## YOUR OBJECTIVE
Reproduce the records word for word, starting with the line that contains "From closest to furthest" and going on through the line that contains "0.78 meters", with both of those lines included. Copy nothing outside that stretch.

## PROVIDED DATA
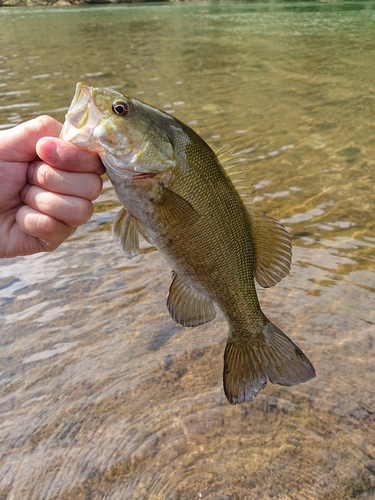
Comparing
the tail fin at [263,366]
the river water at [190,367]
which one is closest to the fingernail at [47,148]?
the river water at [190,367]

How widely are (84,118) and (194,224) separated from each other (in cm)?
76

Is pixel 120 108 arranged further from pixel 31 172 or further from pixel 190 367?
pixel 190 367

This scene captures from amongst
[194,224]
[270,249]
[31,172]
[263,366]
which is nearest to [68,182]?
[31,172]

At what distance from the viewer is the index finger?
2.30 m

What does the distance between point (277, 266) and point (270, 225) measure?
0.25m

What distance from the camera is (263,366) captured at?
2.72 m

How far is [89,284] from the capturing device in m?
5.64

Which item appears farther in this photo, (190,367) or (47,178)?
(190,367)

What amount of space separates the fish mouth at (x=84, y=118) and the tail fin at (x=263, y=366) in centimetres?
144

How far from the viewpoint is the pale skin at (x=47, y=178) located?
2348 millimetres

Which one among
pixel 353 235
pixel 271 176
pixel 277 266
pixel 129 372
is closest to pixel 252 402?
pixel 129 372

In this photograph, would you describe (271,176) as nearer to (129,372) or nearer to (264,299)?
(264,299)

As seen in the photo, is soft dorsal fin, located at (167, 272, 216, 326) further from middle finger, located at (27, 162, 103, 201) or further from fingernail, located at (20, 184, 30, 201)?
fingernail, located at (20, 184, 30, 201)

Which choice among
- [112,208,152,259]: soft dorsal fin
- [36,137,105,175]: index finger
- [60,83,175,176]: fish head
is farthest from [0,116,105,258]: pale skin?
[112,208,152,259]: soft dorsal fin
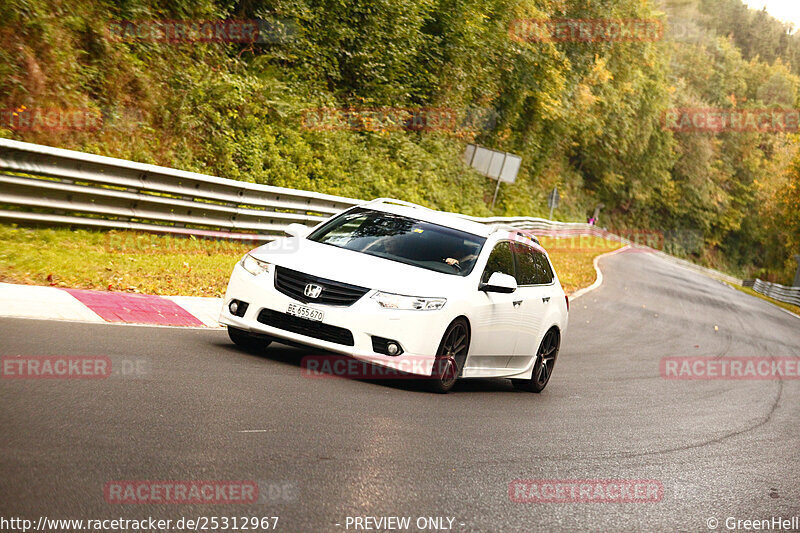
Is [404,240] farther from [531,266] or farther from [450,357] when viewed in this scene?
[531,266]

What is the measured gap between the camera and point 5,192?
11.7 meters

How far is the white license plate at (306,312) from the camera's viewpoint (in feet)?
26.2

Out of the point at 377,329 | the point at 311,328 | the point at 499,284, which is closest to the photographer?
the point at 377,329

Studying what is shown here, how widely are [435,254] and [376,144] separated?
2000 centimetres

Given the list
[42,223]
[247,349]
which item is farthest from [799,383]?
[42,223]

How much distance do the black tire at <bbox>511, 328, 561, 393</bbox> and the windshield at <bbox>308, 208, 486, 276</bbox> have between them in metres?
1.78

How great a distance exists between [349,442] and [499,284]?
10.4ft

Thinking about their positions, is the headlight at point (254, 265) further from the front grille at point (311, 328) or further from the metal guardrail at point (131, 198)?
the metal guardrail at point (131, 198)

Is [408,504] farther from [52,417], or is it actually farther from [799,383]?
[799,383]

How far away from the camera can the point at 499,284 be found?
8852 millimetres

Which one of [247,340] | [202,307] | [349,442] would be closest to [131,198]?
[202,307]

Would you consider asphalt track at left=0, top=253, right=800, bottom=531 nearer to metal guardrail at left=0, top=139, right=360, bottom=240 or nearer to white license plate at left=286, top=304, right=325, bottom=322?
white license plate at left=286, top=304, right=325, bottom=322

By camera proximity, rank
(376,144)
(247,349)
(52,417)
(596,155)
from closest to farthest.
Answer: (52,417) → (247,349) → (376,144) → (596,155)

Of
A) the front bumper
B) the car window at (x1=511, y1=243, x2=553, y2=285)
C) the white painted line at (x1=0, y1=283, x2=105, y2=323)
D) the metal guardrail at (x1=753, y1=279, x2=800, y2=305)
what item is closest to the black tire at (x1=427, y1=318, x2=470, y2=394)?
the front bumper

---

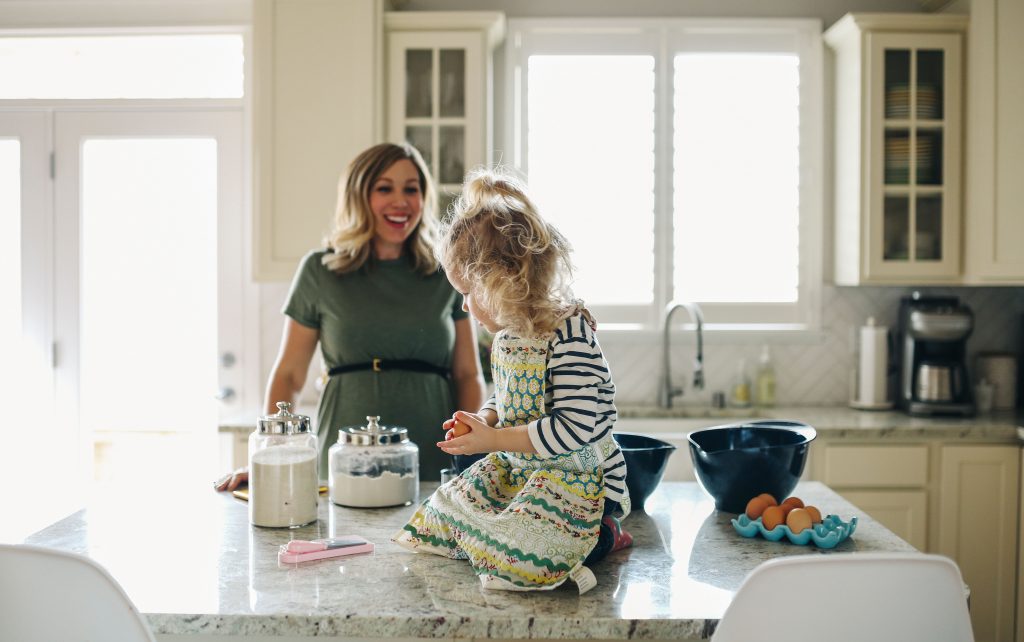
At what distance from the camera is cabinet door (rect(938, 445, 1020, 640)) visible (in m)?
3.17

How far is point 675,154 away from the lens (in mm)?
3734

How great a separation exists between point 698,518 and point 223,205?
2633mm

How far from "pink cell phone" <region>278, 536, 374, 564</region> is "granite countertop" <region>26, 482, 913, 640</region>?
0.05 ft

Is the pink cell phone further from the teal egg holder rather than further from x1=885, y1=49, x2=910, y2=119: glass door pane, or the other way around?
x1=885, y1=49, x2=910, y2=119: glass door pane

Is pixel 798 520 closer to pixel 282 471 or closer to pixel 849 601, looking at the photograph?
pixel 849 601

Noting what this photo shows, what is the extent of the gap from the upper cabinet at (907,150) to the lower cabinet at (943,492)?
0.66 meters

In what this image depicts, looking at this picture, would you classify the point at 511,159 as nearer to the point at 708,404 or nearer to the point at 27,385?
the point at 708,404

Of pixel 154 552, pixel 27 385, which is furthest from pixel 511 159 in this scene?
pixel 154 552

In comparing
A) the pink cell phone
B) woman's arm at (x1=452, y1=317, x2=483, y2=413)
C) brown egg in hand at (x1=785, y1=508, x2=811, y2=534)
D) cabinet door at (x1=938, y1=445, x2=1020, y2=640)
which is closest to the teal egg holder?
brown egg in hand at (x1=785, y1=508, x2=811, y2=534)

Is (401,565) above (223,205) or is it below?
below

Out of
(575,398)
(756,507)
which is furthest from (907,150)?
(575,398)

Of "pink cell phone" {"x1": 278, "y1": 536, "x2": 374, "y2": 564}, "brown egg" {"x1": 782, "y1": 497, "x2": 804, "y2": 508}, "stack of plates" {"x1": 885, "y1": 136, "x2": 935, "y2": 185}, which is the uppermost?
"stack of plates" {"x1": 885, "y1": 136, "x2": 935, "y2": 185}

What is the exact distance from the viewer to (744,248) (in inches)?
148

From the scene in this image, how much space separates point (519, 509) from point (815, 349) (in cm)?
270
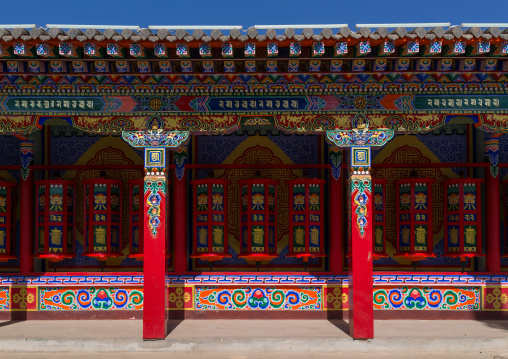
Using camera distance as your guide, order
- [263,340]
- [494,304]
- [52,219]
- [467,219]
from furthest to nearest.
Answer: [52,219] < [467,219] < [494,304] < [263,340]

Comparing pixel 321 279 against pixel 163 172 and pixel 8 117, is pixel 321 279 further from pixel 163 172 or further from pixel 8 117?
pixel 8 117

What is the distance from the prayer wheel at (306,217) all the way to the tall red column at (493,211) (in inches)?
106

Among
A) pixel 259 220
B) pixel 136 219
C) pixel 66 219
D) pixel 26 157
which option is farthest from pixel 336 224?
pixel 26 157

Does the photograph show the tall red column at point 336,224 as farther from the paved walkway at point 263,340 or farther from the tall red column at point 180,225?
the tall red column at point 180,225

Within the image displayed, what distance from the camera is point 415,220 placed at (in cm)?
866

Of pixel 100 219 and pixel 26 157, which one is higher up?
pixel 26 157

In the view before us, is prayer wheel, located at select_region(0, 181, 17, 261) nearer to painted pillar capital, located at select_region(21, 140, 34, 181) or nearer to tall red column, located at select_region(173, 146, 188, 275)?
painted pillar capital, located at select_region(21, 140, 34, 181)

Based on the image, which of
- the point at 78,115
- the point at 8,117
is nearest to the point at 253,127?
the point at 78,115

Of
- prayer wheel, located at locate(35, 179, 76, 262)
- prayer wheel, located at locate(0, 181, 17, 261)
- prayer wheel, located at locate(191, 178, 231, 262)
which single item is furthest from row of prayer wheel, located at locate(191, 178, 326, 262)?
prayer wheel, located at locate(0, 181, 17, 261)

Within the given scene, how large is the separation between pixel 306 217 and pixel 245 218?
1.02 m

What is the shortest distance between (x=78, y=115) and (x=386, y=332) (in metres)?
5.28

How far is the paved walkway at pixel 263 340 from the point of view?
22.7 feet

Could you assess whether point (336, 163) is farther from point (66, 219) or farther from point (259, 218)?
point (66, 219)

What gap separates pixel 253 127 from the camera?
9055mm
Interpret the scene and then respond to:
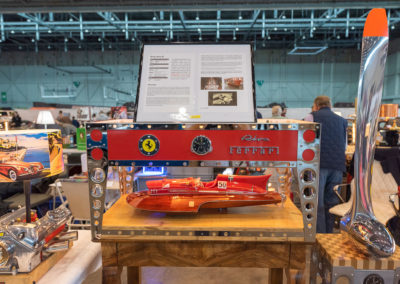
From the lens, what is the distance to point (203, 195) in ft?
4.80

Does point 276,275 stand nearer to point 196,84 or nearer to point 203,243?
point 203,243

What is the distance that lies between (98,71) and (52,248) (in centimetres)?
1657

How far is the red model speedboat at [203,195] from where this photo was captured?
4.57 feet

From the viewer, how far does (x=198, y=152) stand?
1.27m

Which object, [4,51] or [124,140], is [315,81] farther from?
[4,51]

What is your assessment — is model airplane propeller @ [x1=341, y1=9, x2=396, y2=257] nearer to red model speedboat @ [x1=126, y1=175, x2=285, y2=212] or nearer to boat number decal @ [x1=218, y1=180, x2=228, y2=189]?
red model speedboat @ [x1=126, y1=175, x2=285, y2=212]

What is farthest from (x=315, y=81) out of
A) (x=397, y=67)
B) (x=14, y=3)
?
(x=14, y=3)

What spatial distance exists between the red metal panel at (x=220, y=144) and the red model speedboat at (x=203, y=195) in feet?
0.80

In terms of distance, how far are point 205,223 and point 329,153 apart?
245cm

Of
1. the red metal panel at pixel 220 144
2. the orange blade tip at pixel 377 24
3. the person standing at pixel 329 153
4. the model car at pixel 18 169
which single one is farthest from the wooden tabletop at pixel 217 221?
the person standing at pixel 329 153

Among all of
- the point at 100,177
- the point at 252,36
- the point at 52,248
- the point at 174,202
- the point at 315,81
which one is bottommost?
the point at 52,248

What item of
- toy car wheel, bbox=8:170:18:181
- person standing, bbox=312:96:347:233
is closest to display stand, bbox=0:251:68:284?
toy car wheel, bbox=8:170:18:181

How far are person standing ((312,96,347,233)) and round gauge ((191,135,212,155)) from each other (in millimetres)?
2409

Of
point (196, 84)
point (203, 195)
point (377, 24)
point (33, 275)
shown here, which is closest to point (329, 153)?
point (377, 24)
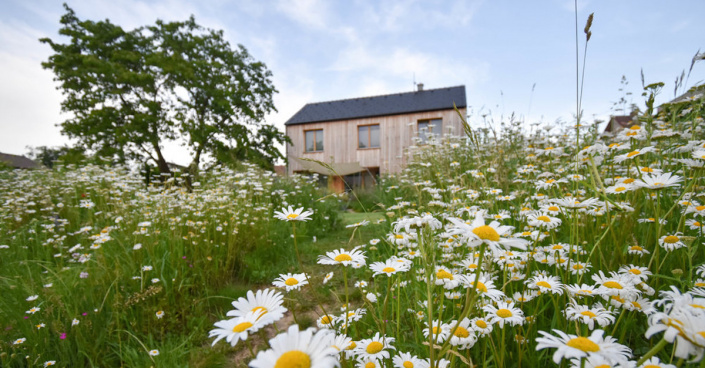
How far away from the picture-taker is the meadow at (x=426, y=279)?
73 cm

---

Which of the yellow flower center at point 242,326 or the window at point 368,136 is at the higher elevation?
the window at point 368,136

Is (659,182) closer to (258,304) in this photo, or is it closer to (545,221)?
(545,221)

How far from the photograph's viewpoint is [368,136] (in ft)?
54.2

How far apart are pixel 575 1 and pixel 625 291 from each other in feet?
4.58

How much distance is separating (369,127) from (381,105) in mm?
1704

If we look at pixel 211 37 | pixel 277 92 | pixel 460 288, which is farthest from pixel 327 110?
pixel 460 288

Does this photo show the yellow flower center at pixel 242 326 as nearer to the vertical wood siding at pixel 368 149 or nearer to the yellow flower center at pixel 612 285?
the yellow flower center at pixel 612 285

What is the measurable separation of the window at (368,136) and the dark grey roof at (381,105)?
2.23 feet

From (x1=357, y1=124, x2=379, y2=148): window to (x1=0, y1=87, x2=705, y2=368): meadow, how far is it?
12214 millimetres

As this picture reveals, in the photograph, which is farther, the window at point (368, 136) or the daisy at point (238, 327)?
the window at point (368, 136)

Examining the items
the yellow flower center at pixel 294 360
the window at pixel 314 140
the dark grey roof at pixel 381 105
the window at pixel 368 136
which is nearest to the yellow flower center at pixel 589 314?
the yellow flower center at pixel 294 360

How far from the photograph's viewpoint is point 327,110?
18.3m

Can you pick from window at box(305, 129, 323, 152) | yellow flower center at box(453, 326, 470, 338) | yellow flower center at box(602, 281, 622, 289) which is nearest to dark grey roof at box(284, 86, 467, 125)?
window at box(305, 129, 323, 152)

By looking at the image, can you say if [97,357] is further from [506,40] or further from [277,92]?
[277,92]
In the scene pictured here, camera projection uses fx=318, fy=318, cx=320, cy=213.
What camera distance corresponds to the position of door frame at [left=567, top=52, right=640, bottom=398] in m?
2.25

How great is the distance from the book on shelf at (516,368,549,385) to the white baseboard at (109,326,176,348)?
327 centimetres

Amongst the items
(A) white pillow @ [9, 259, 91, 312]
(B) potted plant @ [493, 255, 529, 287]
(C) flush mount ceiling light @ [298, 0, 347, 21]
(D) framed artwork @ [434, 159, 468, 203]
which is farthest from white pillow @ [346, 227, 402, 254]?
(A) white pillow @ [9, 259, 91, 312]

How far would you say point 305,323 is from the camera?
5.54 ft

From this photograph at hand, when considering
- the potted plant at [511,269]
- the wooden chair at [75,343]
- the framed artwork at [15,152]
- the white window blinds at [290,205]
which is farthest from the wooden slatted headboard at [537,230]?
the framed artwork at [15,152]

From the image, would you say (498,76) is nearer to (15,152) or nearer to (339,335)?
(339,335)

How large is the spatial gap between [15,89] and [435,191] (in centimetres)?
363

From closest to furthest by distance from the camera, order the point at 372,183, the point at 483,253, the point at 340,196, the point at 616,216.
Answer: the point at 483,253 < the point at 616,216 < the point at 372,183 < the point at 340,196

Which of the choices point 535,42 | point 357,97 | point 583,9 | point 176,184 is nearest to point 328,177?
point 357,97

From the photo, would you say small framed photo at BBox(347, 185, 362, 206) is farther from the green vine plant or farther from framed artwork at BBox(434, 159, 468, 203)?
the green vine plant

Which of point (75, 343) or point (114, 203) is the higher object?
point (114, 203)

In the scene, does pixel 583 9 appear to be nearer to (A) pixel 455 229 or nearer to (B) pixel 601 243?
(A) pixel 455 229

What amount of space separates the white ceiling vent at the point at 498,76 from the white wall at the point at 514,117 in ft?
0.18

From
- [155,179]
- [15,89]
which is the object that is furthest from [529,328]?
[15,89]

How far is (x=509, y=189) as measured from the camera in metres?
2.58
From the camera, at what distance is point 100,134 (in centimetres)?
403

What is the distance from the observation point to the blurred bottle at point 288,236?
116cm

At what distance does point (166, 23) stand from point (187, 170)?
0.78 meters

## RESPONSE
From closest to furthest by distance from the camera, order the point at 372,183, the point at 483,253, the point at 340,196, the point at 616,216.
Answer: the point at 483,253 < the point at 616,216 < the point at 372,183 < the point at 340,196

Which of the choices point 535,42 | point 357,97 | point 583,9 | point 176,184 is nearest to point 328,177?
point 357,97

From the photo, would you say small framed photo at BBox(347, 185, 362, 206) is farther from the green vine plant or farther from framed artwork at BBox(434, 159, 468, 203)?
the green vine plant

Which of point (75, 343) or point (114, 203) is the higher object?
point (114, 203)

In the scene, does pixel 583 9 appear to be nearer to (A) pixel 455 229 or nearer to (B) pixel 601 243?
(A) pixel 455 229

What amount of space separates the white ceiling vent at the point at 498,76 from the white wall at the point at 514,117 in ft?
0.18

From
- [155,179]
- [15,89]
which is the object that is furthest from [529,328]?
[15,89]

How far is (x=509, y=189) as measured from the camera in metres?
2.58
From the camera, at what distance is point 100,134 (in centimetres)?
403

What is the distance from the observation point to the blurred bottle at point 288,236?
116cm

At what distance does point (166, 23) stand from point (187, 170)?
0.78 meters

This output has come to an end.